A quasi-Grassmannian gradient flow model for eigenvalue problems

TL;DR

This paper introduces a quasi-Grassmannian gradient flow model for eigenvalue problems that naturally ensures orthogonality, converges exponentially, and improves robustness without explicit orthogonalization.

Contribution

The paper presents a novel gradient flow model that inherently maintains orthogonality and guarantees exponential convergence for eigenvalue problems.

Findings

Model ensures asymptotic orthogonality without initial orthogonality.

Solutions converge exponentially to eigenvalues and eigenvectors.

Enhanced robustness compared to traditional methods.

Abstract

We propose a quasi-Grassmannian gradient flow model for eigenvalue problems of linear operators, aiming to efficiently address many eigenpairs.
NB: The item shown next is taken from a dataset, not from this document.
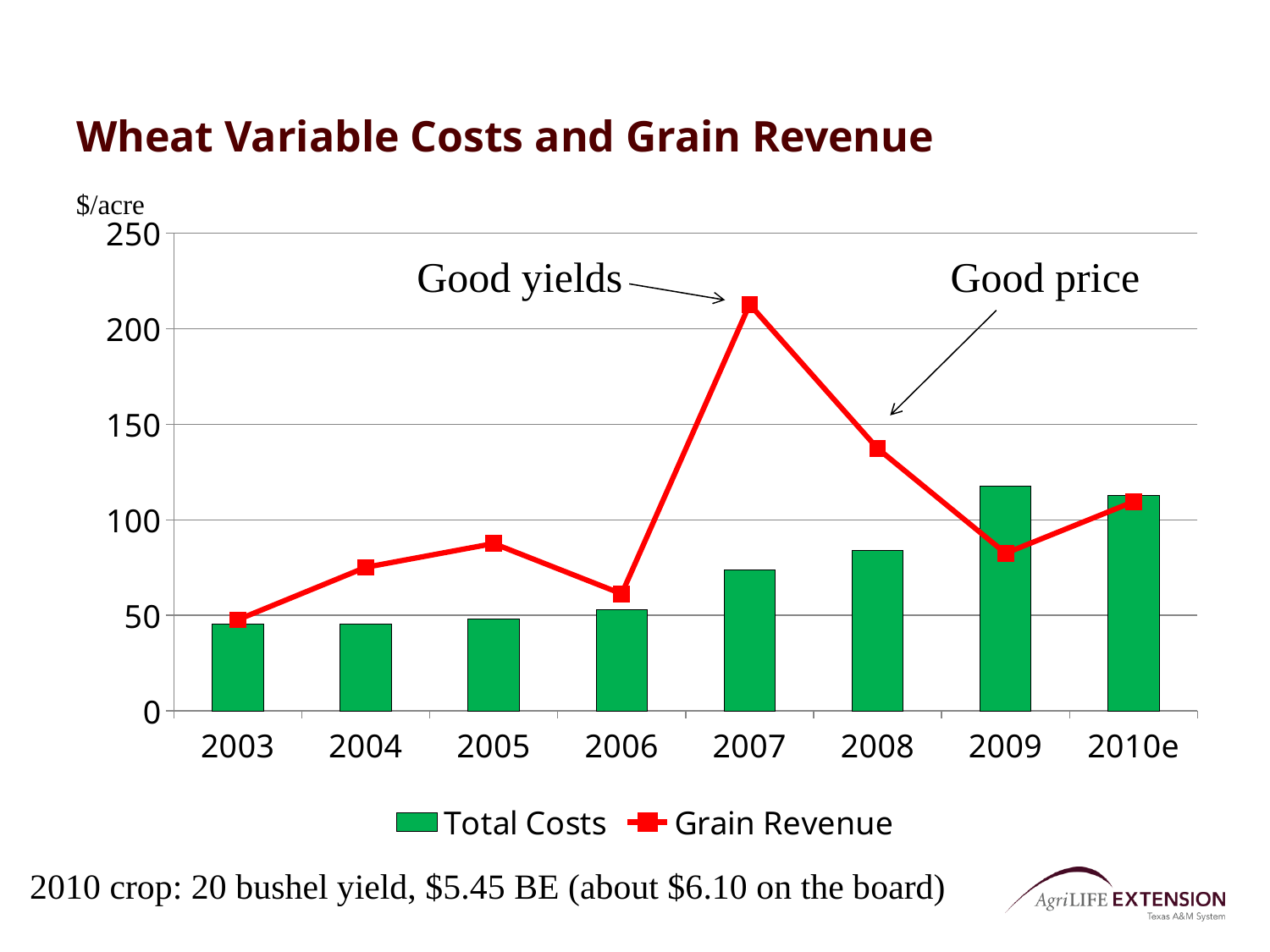
Is the Total Costs value for 2009 greater or less than 100? greater What unit is shown on the y axis? $/acre In 2008, which is larger: Total Costs or Grain Revenue? Grain Revenue How many years are shown on the x axis? 8 In which year is Grain Revenue lowest? 2003 What kind of chart is shown on the slide? A combined bar and line chart Is the Grain Revenue value for 2006 greater or less than 100? less In 2009, which is larger: Total Costs or Grain Revenue? Total Costs In which year is Grain Revenue highest? 2007 How many series does the legend list? 2 Is the Grain Revenue value for 2007 greater or less than 200? greater In which year are Total Costs highest? 2009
Our model inherently ensures asymptotic orthogonality: without the need for initial orthogonality, the solution naturally evolves toward being orthogonal over time. We establish the well-posedness of the model, and provide the analytical representation of solutions. Through asymptotic analysis, we show that the gradient converges exponentially to zero and that the energy decreases exponentially to its minimum. This implies that the solution of the quasi-Grassmannian gradient flow model converges to the solution of the eigenvalue problems as time progresses. These properties not only eliminate the need for explicit orthogonalization in numerical computation but also significantly enhance robustness of the model, rendering it far more resilient to numerical perturbations than conventional methods.